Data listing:

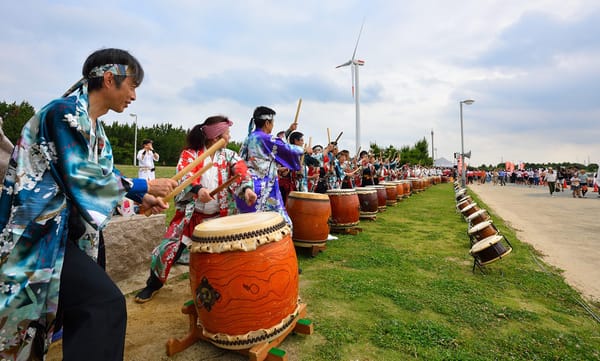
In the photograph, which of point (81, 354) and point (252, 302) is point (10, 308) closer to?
point (81, 354)

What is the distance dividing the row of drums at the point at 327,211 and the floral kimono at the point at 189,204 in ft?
4.85

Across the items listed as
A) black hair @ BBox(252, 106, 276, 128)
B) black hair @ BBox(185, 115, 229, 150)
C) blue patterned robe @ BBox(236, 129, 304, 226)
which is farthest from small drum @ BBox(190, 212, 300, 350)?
black hair @ BBox(252, 106, 276, 128)

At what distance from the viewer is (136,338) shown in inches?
92.7

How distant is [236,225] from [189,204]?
1152 millimetres

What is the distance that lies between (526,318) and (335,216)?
3391mm

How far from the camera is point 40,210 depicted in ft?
4.16

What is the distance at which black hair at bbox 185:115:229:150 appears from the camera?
9.75 ft

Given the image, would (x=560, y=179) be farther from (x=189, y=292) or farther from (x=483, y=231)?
(x=189, y=292)

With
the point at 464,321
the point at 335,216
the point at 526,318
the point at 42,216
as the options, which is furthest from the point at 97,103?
the point at 335,216

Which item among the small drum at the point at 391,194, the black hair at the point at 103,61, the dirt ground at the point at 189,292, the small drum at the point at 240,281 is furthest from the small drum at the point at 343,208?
the small drum at the point at 391,194

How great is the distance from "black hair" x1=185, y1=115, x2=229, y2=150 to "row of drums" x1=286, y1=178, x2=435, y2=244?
5.68 ft

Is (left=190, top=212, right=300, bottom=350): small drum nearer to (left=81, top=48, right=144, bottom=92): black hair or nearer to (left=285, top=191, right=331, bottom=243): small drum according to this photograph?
(left=81, top=48, right=144, bottom=92): black hair

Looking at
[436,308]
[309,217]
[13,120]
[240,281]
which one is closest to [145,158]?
[13,120]

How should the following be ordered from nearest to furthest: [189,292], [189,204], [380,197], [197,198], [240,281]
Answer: [240,281] → [197,198] → [189,204] → [189,292] → [380,197]
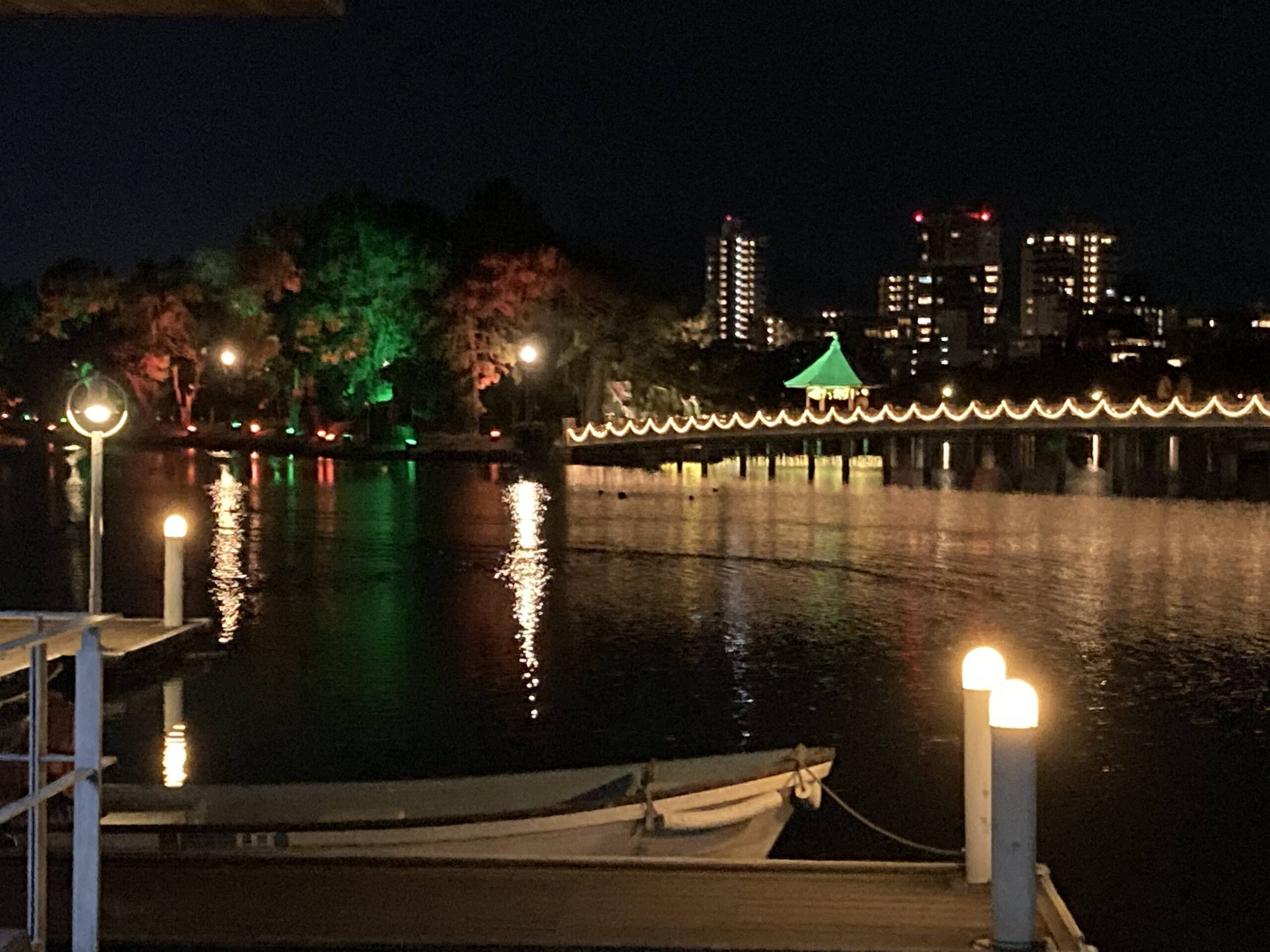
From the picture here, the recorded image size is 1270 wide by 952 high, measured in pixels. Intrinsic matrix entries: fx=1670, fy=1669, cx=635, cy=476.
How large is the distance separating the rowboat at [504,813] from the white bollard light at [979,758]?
133 centimetres

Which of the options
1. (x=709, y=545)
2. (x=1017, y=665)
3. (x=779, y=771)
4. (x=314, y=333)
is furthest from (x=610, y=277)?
(x=779, y=771)

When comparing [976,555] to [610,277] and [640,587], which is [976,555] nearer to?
[640,587]

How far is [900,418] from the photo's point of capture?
53.7 meters

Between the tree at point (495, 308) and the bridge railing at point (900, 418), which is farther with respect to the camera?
the tree at point (495, 308)

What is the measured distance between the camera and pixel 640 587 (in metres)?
22.7

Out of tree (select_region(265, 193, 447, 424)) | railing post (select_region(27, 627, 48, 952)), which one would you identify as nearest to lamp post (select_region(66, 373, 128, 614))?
railing post (select_region(27, 627, 48, 952))

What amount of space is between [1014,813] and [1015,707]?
0.37m

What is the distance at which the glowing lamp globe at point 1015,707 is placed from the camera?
19.0 ft

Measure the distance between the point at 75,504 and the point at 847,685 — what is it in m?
23.9

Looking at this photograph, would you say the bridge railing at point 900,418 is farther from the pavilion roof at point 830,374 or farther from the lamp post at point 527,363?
the pavilion roof at point 830,374

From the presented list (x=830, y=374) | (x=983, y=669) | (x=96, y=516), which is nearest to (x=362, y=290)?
(x=830, y=374)

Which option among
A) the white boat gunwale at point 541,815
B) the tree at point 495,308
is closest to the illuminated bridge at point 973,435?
the tree at point 495,308

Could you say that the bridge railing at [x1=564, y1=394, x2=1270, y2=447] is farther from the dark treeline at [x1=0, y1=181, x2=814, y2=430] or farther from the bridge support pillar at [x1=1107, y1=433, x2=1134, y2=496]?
the dark treeline at [x1=0, y1=181, x2=814, y2=430]

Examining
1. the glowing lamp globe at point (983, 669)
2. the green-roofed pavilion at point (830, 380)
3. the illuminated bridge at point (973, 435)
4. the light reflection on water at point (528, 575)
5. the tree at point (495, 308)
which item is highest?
the tree at point (495, 308)
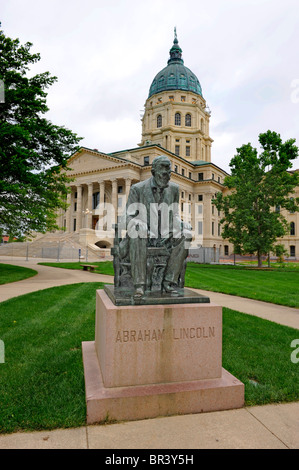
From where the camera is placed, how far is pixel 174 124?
7594 centimetres

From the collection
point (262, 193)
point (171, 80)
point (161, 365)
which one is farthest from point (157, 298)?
point (171, 80)

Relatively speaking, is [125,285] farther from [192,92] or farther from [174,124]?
[192,92]

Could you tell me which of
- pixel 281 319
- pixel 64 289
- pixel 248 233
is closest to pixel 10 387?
pixel 281 319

*REQUIREMENTS*. Copy every item in the data listing above word for word. Leave the pictures out.

*SOLUTION FOR THIS TASK*.
In the photograph, which of point (81, 354) and point (252, 302) is point (10, 308) closer to?
point (81, 354)

What is the distance dividing the row of drums at the point at 327,211 and the floral kimono at the point at 189,204 in ft?
4.85

Across the items listed as
A) black hair @ BBox(252, 106, 276, 128)
B) black hair @ BBox(185, 115, 229, 150)
C) blue patterned robe @ BBox(236, 129, 304, 226)
which is farthest from small drum @ BBox(190, 212, 300, 350)?
black hair @ BBox(252, 106, 276, 128)

At what distance from the viewer is (136,338) shown in inches?
92.7

How distant is [236,225] from [189,204]?
1152 millimetres

What is the distance that lies between (526,318) and (335,216)?
3391mm

How far from the camera is point 40,210 depicted in ft?
4.16

What is the distance at which black hair at bbox 185:115:229:150 appears from the camera?
9.75 ft

Given the image, would (x=560, y=179) be farther from (x=189, y=292) or farther from (x=483, y=231)?
(x=189, y=292)

With
the point at 464,321
the point at 335,216
the point at 526,318
the point at 42,216
as the options, which is furthest from the point at 97,103?
the point at 335,216

Which item among the small drum at the point at 391,194, the black hair at the point at 103,61, the dirt ground at the point at 189,292, the small drum at the point at 240,281 is furthest from the small drum at the point at 343,208?
the small drum at the point at 391,194

How great is the distance from "black hair" x1=185, y1=115, x2=229, y2=150 to "row of drums" x1=286, y1=178, x2=435, y2=244?
5.68 ft

Is (left=190, top=212, right=300, bottom=350): small drum nearer to (left=81, top=48, right=144, bottom=92): black hair or nearer to (left=285, top=191, right=331, bottom=243): small drum according to this photograph?
(left=81, top=48, right=144, bottom=92): black hair

Looking at
[436,308]
[309,217]
[13,120]
[240,281]
which one is closest to [145,158]?
[13,120]

How should the following be ordered from nearest to furthest: [189,292], [189,204], [380,197], [197,198], [240,281]
Answer: [240,281] → [197,198] → [189,204] → [189,292] → [380,197]
From the picture here, the recorded image size is 1270 wide by 952 high, measured in pixels. Intrinsic matrix entries: fx=1670, fy=1669, cx=635, cy=476.
How large is the distance separating the rowboat at [504,813] from the white bollard light at [979,758]?
133 centimetres

Which of the options
1. (x=709, y=545)
2. (x=1017, y=665)
3. (x=779, y=771)
4. (x=314, y=333)
is furthest from (x=610, y=277)?
(x=779, y=771)

When comparing [976,555] to [610,277] and [640,587], which is [976,555] nearer to?
[640,587]

How far is [900,418] from the photo's point of capture?
53.7 meters

Between the tree at point (495, 308) and the bridge railing at point (900, 418), which is farther with respect to the camera?
the tree at point (495, 308)

What is the measured distance between the camera and pixel 640 587 (in metres)?
22.7

Out of tree (select_region(265, 193, 447, 424)) | railing post (select_region(27, 627, 48, 952)), which one would you identify as nearest to lamp post (select_region(66, 373, 128, 614))?
railing post (select_region(27, 627, 48, 952))

What amount of space is between [1014,813] and [1015,707]?
0.37m

What is the distance at which the glowing lamp globe at point 1015,707 is placed from the camera?
19.0 ft

Measure the distance between the point at 75,504 and the point at 847,685 — what is it in m?
23.9

Looking at this photograph, would you say the bridge railing at point 900,418 is farther from the pavilion roof at point 830,374 or farther from the lamp post at point 527,363?
the pavilion roof at point 830,374

From the presented list (x=830, y=374) | (x=983, y=669) | (x=96, y=516), which is nearest to (x=362, y=290)?
(x=830, y=374)

Which option among
A) the white boat gunwale at point 541,815
B) the tree at point 495,308
is closest to the illuminated bridge at point 973,435?
the tree at point 495,308

Could you say that the bridge railing at [x1=564, y1=394, x2=1270, y2=447] is farther from the dark treeline at [x1=0, y1=181, x2=814, y2=430] or farther from the bridge support pillar at [x1=1107, y1=433, x2=1134, y2=496]?
the dark treeline at [x1=0, y1=181, x2=814, y2=430]

Examining
1. the glowing lamp globe at point (983, 669)
2. the green-roofed pavilion at point (830, 380)
3. the illuminated bridge at point (973, 435)
4. the light reflection on water at point (528, 575)
5. the tree at point (495, 308)
which item is highest?
the tree at point (495, 308)
From where the camera is placed, how far is pixel 174 124?
7594 centimetres

From the collection
point (262, 193)
point (171, 80)
point (161, 365)
which one is farthest from point (157, 298)?
point (171, 80)

Relatively speaking, is [125,285] farther from [192,92] or farther from [174,124]?
[192,92]

Could you tell me which of
- pixel 281 319
- pixel 64 289
- pixel 248 233
is closest to pixel 10 387?
pixel 281 319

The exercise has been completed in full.